The Führer Must Die

Written by Victoria Andre King
Review by India Edghill

Hitler had the luck of the Devil. On November 8, 1939, the anniversary of the Beer Hall Putsch, a bomb exploded in the Bürgerbräukeller Hall, where Hitler made his annual speech commemorating the occasion. Much of the building collapsed, people died – and Hitler was unharmed, because he’d left early. The bomb had been set by Georg Elser, who was quickly caught (he’d managed to fail at walking across an almost unguarded portion of the German/Swiss border).  And then the fun began, because while this wasn’t the first or the only attempt on Hitler’s life, it was, from the Nazi point of view, the most embarrassing one.  For the would-be assassin, Georg Elser, was a German worker – and the Führer had the total support of every German worker.  Party line:  it’s impossible for a German worker to want to kill the Führer.  None of the security services wants to touch this career-killing, life-ending case.  Not the SS, not the SD, not the Gestapo.  So the mess gets tossed into the lap of the police, who don’t want it either.  During intense interrogation and endless interviews, the police desperately try to drag an international conspiracy out of Georg, and Georg tells them everything. Everything. There’s rarely been a more exasperatingly stultifying confession.

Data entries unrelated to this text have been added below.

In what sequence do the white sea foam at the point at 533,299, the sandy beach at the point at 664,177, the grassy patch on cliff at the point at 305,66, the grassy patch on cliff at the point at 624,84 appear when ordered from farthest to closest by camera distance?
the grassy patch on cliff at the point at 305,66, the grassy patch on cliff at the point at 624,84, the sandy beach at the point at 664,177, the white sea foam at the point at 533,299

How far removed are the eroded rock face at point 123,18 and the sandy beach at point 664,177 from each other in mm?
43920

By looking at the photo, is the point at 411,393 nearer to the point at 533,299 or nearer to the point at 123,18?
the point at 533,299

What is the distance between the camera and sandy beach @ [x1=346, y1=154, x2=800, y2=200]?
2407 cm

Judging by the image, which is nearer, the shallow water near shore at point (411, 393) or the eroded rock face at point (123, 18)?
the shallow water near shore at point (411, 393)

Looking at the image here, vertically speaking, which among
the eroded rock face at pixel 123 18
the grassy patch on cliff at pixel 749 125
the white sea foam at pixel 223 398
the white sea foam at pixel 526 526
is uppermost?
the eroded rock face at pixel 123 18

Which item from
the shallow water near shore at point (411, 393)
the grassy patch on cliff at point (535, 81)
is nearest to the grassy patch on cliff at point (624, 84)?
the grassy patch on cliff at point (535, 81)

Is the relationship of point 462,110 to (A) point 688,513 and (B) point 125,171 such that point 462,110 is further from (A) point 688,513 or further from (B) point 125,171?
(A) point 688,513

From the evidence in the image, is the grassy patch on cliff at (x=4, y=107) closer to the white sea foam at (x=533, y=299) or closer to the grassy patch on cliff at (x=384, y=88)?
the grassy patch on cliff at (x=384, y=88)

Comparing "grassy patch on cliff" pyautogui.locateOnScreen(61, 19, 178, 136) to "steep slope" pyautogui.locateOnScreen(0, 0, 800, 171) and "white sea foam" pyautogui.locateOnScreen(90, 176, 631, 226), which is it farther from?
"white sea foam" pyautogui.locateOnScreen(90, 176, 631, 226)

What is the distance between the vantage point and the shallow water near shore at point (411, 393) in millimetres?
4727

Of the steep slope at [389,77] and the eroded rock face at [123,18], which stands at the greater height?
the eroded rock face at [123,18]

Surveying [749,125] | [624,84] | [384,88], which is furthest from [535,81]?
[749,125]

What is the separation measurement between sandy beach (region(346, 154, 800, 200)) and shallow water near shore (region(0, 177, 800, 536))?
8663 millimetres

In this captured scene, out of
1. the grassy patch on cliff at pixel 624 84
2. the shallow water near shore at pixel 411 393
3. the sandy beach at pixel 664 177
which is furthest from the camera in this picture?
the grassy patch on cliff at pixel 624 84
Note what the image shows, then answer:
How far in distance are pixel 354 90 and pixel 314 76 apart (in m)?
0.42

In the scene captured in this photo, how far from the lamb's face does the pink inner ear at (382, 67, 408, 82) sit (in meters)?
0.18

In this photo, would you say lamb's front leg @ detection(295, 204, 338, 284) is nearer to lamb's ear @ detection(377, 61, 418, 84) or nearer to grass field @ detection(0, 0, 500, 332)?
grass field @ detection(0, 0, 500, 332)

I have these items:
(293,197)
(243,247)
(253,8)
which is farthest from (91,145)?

Yet the author pulls off the hat trick of making the novel engrossing yet as mind-numbing as the policemen find the whole “confession.” The book is detail-laden, fascinating, and sometimes oddly funny. It’s marred by a few clangers, such as the mention of Christopher Lee to evoke a horror-film mood. And the book ends so abruptly I thought I was missing pages.  This is a weirdly compelling book.